### Required work:
For each line in the records that contains "rats", make a copy.

(Stored data)
★ ★ ★ ★ ★ ★ ★
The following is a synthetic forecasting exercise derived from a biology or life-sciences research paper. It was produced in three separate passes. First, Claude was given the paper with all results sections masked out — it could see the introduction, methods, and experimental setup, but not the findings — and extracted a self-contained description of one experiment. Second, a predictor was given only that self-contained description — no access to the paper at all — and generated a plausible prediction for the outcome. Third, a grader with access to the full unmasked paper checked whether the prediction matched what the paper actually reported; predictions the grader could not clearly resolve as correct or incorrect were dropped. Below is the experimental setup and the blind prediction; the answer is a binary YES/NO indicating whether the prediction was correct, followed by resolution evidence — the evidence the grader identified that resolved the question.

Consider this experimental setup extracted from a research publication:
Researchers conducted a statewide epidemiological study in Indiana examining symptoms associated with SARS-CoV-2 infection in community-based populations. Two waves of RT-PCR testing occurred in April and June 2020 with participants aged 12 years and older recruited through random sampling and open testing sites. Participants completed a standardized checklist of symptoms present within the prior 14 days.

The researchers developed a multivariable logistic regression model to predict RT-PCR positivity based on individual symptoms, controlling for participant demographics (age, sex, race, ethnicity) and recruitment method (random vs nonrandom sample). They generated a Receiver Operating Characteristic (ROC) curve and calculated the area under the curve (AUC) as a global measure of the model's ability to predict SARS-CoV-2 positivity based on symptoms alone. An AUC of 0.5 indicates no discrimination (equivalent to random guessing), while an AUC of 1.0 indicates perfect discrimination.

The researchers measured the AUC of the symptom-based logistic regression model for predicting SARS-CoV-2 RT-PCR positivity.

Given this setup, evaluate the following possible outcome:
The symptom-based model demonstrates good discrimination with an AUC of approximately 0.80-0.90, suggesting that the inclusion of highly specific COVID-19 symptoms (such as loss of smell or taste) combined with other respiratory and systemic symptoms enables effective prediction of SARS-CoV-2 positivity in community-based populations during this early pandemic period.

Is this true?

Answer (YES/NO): NO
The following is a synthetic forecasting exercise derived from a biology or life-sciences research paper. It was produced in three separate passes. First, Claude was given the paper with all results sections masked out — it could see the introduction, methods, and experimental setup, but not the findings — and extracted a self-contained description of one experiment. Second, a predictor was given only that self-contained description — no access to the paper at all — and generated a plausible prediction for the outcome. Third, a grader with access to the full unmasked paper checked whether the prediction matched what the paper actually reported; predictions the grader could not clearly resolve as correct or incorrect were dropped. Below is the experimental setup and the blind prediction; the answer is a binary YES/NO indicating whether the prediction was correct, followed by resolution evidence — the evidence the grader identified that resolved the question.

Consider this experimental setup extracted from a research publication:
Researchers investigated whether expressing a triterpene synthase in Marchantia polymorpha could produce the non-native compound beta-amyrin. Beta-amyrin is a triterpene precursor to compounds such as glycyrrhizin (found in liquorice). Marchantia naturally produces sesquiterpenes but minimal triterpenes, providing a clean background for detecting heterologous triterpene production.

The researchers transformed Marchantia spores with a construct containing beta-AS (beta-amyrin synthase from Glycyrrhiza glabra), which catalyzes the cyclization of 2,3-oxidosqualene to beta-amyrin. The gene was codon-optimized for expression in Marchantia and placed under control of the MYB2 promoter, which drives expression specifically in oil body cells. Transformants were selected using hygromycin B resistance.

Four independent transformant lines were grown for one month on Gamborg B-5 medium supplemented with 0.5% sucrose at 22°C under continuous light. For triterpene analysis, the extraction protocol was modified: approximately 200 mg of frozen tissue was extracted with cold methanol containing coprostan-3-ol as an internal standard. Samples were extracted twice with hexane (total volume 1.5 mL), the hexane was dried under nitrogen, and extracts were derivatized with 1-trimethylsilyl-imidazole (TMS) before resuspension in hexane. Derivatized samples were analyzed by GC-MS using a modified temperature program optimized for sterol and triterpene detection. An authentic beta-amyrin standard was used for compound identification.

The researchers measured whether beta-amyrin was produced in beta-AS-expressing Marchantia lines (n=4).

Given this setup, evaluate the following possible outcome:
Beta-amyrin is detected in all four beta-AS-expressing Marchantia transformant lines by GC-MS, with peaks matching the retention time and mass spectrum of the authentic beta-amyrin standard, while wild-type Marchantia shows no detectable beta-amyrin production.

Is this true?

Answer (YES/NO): YES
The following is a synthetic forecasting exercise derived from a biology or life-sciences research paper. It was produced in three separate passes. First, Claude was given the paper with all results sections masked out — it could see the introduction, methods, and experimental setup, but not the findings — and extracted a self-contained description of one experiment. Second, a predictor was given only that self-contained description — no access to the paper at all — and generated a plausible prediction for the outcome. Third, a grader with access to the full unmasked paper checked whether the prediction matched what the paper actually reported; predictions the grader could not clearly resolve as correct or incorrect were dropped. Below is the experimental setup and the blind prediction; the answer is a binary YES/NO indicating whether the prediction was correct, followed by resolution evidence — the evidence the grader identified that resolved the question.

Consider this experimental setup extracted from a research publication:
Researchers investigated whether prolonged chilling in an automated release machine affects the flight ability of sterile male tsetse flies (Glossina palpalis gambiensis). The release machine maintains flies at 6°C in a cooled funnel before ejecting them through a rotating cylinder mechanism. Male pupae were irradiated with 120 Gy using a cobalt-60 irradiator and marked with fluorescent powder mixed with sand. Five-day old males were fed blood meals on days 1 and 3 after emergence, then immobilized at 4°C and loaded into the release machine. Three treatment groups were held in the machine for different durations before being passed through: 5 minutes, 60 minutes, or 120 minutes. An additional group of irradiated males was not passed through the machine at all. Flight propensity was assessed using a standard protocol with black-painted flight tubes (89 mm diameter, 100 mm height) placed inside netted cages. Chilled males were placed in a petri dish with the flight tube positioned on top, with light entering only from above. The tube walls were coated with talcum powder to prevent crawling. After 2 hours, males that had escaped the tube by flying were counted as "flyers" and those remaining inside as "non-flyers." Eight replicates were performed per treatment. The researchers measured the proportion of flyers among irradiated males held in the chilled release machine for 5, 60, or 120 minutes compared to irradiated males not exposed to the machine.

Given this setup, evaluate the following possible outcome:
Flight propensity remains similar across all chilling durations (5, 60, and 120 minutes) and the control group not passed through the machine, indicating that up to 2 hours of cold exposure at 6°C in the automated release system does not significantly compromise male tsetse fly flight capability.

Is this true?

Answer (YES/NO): YES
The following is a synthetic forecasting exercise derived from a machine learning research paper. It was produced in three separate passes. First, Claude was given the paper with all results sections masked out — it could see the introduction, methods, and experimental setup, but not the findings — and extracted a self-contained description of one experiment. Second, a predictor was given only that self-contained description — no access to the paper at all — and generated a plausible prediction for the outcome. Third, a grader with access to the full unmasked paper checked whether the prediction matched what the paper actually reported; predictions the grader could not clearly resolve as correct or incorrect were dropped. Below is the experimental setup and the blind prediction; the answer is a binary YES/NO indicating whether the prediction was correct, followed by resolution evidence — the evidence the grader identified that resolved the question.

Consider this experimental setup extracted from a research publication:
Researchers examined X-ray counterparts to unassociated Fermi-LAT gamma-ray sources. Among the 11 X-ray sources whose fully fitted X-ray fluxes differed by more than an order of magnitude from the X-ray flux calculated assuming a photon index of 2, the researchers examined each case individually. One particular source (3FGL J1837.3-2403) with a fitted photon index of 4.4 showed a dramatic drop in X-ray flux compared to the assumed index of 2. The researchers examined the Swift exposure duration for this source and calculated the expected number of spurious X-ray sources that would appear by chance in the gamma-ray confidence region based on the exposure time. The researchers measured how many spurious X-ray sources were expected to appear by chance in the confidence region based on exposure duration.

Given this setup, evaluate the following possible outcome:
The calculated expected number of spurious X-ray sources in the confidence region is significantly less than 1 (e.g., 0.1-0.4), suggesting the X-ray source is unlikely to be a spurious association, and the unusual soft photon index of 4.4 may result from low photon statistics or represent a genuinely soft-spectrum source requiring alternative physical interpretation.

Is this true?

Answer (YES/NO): NO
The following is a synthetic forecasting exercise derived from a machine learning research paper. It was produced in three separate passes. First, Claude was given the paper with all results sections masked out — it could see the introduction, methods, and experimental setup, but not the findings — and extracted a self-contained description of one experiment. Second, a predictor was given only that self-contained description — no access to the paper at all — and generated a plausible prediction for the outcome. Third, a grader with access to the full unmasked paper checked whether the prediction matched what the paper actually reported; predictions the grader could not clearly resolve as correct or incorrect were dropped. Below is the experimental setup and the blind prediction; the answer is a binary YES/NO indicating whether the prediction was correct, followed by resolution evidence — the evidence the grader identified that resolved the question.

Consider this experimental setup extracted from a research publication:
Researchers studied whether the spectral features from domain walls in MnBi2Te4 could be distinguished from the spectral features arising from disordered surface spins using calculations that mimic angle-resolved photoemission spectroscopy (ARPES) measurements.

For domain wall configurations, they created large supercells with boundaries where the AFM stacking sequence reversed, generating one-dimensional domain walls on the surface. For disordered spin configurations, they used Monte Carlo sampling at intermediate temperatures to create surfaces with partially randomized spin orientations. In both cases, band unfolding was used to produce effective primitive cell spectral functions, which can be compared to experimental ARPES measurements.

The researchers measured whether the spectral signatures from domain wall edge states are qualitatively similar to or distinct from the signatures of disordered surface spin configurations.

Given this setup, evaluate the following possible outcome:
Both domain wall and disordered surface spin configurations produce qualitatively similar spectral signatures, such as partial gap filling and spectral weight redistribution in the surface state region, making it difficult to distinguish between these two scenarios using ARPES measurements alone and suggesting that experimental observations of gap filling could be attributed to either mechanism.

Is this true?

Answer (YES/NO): YES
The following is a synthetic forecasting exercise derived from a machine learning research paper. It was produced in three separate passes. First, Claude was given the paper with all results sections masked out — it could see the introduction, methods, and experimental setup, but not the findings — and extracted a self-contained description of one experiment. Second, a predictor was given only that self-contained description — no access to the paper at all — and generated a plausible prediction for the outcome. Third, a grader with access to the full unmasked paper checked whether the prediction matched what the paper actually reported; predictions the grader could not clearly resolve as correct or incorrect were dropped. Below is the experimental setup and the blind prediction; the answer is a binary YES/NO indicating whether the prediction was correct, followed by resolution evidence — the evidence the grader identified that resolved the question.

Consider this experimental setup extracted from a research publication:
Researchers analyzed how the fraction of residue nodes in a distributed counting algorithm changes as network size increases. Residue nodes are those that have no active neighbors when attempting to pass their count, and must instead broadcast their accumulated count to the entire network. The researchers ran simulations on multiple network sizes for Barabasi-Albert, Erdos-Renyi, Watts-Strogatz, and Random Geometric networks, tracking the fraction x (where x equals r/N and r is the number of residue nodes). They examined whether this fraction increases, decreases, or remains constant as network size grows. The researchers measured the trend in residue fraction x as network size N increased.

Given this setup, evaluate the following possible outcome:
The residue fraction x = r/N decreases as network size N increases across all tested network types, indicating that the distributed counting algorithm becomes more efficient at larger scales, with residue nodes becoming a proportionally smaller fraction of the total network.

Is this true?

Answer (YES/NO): NO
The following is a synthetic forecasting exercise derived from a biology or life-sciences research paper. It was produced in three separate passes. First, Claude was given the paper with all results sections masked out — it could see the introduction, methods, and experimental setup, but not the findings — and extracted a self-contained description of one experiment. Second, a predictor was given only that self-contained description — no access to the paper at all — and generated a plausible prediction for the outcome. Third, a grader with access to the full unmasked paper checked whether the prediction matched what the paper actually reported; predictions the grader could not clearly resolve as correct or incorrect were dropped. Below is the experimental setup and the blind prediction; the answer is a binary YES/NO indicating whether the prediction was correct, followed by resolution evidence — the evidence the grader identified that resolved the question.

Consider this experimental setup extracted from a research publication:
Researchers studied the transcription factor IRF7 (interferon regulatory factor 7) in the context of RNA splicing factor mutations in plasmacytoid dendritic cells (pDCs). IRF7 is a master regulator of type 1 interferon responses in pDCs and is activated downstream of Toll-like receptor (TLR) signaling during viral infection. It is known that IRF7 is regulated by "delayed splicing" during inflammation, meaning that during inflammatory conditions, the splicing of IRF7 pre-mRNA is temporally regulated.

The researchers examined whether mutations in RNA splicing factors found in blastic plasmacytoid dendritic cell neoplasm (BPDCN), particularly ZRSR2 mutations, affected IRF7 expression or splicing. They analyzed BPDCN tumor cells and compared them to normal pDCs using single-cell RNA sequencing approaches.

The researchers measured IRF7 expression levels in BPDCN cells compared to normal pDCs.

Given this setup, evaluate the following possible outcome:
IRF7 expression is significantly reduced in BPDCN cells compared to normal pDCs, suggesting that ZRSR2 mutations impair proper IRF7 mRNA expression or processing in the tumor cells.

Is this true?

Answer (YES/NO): YES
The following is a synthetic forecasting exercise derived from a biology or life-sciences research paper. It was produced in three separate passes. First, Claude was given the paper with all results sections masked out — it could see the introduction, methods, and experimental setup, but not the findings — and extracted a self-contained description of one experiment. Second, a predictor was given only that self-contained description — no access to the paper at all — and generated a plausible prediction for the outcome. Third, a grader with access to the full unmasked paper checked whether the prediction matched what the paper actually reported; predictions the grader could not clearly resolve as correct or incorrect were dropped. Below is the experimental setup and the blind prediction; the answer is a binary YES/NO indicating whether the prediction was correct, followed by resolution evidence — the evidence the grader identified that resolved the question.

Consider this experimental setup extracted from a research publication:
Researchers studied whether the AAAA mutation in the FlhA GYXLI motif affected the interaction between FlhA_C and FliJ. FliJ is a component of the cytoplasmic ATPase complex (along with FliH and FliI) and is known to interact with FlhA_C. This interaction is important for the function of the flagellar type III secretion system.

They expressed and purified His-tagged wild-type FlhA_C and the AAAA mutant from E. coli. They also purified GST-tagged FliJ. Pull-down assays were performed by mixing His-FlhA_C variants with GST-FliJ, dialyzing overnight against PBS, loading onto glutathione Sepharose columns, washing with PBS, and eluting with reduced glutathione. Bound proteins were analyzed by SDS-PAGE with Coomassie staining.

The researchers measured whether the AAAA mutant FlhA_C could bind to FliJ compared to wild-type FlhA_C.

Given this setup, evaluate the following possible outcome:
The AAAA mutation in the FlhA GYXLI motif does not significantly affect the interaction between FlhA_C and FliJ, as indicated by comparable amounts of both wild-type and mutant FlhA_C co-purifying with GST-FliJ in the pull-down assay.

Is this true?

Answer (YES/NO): YES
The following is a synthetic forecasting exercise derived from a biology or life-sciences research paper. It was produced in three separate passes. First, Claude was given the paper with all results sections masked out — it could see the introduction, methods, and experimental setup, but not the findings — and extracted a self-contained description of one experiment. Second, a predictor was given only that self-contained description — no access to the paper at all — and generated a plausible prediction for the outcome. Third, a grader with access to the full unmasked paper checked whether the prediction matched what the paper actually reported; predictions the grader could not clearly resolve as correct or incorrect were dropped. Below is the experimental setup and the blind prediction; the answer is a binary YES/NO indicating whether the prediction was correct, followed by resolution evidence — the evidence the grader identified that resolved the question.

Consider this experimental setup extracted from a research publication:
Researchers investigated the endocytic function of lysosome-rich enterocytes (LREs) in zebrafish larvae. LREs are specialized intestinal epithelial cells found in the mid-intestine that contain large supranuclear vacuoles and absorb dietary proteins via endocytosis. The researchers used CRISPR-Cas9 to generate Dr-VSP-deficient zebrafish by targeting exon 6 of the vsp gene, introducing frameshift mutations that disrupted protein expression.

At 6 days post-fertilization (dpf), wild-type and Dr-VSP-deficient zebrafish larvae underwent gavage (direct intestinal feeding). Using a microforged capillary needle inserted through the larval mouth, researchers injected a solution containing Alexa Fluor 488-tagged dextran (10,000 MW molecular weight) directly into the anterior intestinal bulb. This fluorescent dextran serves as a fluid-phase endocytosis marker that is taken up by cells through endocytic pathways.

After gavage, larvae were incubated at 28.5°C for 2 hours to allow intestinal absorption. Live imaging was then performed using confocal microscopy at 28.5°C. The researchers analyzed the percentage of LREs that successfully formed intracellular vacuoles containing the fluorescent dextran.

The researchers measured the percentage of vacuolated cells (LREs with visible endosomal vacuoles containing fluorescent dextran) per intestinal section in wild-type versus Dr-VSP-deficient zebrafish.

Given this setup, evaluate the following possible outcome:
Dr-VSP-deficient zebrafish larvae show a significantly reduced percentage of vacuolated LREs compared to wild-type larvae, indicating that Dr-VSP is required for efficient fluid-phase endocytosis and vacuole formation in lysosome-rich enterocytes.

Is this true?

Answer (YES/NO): YES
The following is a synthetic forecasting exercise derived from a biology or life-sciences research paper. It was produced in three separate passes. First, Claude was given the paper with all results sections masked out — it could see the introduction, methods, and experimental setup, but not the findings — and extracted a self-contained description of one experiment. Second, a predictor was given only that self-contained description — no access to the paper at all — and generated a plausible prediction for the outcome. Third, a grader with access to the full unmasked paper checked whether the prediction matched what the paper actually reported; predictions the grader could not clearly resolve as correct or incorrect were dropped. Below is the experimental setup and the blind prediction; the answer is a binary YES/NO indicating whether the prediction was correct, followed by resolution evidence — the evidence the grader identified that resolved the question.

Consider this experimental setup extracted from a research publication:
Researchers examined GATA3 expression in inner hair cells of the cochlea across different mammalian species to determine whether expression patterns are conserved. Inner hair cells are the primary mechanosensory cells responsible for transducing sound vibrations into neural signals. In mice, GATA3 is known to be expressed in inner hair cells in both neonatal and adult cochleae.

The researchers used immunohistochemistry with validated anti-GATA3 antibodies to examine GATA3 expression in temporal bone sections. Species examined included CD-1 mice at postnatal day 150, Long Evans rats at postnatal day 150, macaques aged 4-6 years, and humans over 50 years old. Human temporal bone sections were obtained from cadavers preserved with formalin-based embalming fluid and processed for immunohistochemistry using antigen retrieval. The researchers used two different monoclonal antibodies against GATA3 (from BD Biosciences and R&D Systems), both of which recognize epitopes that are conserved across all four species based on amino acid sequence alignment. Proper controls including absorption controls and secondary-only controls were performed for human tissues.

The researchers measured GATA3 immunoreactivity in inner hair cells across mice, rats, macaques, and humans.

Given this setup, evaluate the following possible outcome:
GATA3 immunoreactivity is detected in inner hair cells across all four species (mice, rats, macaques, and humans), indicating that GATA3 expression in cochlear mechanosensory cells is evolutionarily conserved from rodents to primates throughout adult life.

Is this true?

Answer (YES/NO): NO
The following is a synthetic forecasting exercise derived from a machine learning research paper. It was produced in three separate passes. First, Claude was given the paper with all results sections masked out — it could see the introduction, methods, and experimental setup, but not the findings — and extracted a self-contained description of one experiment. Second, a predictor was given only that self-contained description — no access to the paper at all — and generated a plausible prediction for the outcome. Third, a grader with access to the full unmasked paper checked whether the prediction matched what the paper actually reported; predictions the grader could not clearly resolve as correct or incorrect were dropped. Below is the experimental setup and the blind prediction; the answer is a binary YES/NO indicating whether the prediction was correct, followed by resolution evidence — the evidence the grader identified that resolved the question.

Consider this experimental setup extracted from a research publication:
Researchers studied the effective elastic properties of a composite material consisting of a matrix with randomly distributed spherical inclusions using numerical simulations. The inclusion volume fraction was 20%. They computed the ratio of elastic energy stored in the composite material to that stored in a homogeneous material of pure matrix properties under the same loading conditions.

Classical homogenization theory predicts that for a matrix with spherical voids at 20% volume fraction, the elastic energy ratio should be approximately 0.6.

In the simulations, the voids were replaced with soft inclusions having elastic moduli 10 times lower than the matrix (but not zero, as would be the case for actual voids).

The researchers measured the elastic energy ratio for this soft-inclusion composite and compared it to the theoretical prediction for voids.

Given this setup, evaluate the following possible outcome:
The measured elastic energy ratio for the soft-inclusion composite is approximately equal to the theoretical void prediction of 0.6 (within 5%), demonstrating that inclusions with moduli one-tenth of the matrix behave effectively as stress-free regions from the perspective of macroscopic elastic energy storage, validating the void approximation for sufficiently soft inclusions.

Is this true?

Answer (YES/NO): NO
★ ★ ★ ★ ★ ★ ★
### Output below:
The researchers used immunohistochemistry with validated anti-GATA3 antibodies to examine GATA3 expression in temporal bone sections. Species examined included CD-1 mice at postnatal day 150, Long Evans rats at postnatal day 150, macaques aged 4-6 years, and humans over 50 years old. Human temporal bone sections were obtained from cadavers preserved with formalin-based embalming fluid and processed for immunohistochemistry using antigen retrieval. The researchers used two different monoclonal antibodies against GATA3 (from BD Biosciences and R&D Systems), both of which recognize epitopes that are conserved across all four species based on amino acid sequence alignment. Proper controls including absorption controls and secondary-only controls were performed for human tissues.
The researchers measured GATA3 immunoreactivity in inner hair cells across mice, rats, macaques, and humans.
GATA3 immunoreactivity is detected in inner hair cells across all four species (mice, rats, macaques, and humans), indicating that GATA3 expression in cochlear mechanosensory cells is evolutionarily conserved from rodents to primates throughout adult life.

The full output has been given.